Combining your investment accounts can ease the strains of managing your finances and you'll probably get a better overview of your investments to boot. You probably don't need so many accounts, particularly if you have or can open up accounts in the large financial supermarkets that allow stocks, bonds, as well as mutual funds from many different mutual fund companies in a single account. These tips will help you consolidate your accounts.

Taxable accounts.

  • A single or joint brokerage account should be all you need.
  • If marital bliss is enhanced by having two individual accounts rather than a joint account, so be it.
  • If you're considering a joint brokerage account, make sure it's okay from an estate planning standpoint.
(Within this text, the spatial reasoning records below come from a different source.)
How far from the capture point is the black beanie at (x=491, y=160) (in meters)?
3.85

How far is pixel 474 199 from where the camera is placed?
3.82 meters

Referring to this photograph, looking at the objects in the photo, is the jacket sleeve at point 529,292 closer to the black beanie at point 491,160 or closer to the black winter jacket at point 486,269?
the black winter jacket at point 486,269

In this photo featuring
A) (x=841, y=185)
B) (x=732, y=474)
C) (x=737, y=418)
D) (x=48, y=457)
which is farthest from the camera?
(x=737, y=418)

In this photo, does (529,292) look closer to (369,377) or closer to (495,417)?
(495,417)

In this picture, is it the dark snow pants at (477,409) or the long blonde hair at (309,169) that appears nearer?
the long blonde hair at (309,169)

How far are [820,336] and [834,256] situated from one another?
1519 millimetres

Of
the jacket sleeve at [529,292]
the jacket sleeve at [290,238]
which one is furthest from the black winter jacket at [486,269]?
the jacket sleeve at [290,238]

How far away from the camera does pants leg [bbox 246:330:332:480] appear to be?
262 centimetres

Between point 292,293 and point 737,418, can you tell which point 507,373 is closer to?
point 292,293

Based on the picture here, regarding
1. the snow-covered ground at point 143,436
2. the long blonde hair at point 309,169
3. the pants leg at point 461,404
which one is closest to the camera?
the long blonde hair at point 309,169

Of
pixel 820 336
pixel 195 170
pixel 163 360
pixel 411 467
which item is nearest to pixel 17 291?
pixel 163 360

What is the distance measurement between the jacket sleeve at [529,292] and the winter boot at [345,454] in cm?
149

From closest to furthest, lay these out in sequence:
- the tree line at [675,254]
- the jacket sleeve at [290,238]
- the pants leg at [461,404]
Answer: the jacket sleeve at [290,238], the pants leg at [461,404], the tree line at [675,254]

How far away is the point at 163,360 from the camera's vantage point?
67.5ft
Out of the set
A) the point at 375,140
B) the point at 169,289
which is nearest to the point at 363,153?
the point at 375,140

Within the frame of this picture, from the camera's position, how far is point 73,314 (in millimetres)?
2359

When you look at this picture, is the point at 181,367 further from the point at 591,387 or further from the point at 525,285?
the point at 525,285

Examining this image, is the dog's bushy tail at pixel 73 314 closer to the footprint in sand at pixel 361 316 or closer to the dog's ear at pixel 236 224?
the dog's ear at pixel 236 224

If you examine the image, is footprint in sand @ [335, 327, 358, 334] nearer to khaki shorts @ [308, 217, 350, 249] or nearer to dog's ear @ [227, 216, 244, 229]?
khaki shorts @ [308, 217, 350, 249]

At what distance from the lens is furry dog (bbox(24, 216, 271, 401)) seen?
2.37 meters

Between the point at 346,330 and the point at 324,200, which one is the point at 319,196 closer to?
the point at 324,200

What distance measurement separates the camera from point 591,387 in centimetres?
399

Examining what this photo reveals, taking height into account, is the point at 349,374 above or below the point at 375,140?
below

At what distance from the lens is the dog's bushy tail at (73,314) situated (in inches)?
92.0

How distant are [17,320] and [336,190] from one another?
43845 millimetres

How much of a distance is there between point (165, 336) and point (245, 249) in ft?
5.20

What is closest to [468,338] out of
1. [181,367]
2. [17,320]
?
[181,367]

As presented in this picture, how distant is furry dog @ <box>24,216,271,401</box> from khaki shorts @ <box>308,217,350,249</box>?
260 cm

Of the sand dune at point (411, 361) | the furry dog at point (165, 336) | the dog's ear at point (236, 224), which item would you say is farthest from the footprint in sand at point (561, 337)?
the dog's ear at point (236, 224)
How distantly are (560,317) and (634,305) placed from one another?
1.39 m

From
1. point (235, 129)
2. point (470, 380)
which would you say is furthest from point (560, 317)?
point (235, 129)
Sometimes, holding investments or other assets in joint name with a spouse or worse with a child is a no-no. The attorney who drew up your will can advise.
  • The big investment companies are so anxious to attract your money that they're often happy to permit you to use your investment account as your checking account. While this means one less account, my preference is to keep your spending separate from your investing.

Retirement accounts.

  • Retirement accounts are usually the biggest source of account gluttony, because it's easy to set up a retirement account with a small amount of money. Once established, most people don't want to spend the time necessary to close out the small account and transfer the money to another account.
  • With respect to IRAs, you should be able to combine all of your traditional IRAs, including contributory and rollover accounts, into a single account. Roth IRAs require a separate Roth IRA account.
  • Spouses can't combine IRA or other retirement accounts with the other spouse''s accounts.

Self-employed retirement accounts.

  • If you have set up retirement accounts for contributions based on your self-employment income, you generally need only a single account for the type of account you have established, a SEP-IRA or solo 401(k) plan, for example.
  • Many self-employed people switch to another plan somewhere along the line. If, for example, you've moved from a Keogh plan to a defined benefit plan, you can usually terminate the previous plan and roll it over into your traditional IRA account.